§ PASSAGE EXTRAIT:
• • • • • • •

D'où le personnage de Giulia. Ils se sont très librement inspirée de Francesca Linossi, jeune pilote Italienne de GT. Francesca Linossi est fille de pilote. Pour l'anecdote, elle ne vient pas non plus d’Émilie-Romagne ; elle est Lombarde. Et bien sûr, elle n'a jamais croisé Capone.
Lors de ses débuts en championnat Italien de GT, c'était un coupe sprint, réservée aux GT3. Mais le temps de débuter le tournage, le championnat s'est mué en championnat d'endurance, avec deux pilotes et présence des GT2. Voilà pourquoi Giulia pilote seule une 911 GT3 et qu'il y a une scène incongrue d'arrêt aux stands, au tout début du film (car il s'agit de prise de vue réelles, à Monza.)

Au final, cela ne fait plus beaucoup de véracité dans ce récit...

• • • • • • •

§ DONNÉES FOURNIES:

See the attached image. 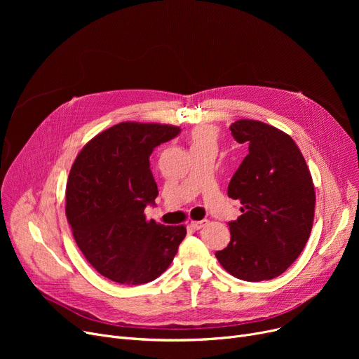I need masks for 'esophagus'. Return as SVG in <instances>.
Listing matches in <instances>:
<instances>
[{"instance_id": "obj_1", "label": "esophagus", "mask_w": 359, "mask_h": 359, "mask_svg": "<svg viewBox=\"0 0 359 359\" xmlns=\"http://www.w3.org/2000/svg\"><path fill=\"white\" fill-rule=\"evenodd\" d=\"M206 222H208L206 219H202V221H191L189 227H191L192 230H201L202 227H205Z\"/></svg>"}]
</instances>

• • • • • • •

§ CONSIGNE A:
Répondez à ces questions sur l'extrait sur le personnage de Giulia :
(i) De quelle région Francesca Linossi est-elle originaire ?
(ii) Quelle voiture Giulia pilote-t-elle seule ?
(iii) Sur quel circuit les prises de vue réelles ont-elles été faites ?
§ CONSIGNE B: Poursuivez l'extrait sur le personnage de Giulia après sa dernière phrase.
Les entrées n'ont aucun lien avec l'extrait sur le personnage de Giulia.

§ RÉPONSE A:
(i) Elle est lombarde.
(ii) Une 911 GT3.
(iii) À Monza.

§ RÉPONSE B:
A l'arrivée, il est comme At any price : un film sur un sujet original, qui aurait mérité d'être projeté en France.
Le film retranscrit bien la passion avec cette Giulia qui veut utiliser jusqu'à son dernier euro pour courir. Ou ce Loris, avec sa 205 GTI déglinguée, qui se croit toujours au volant de sa 205 Turbo 16...

Après, sur le fond, comme sur la forme, il y a des faiblesses. C'est un film distrayant. Ce qui est surprenant, c'est que la critique italienne est exaltée. Il a même reçu trois prix aux Nastro d'argento (les Césars italiens) ! C'est dire le niveau du reste de la production...

(Capture d'écran de Veloce come il vento.)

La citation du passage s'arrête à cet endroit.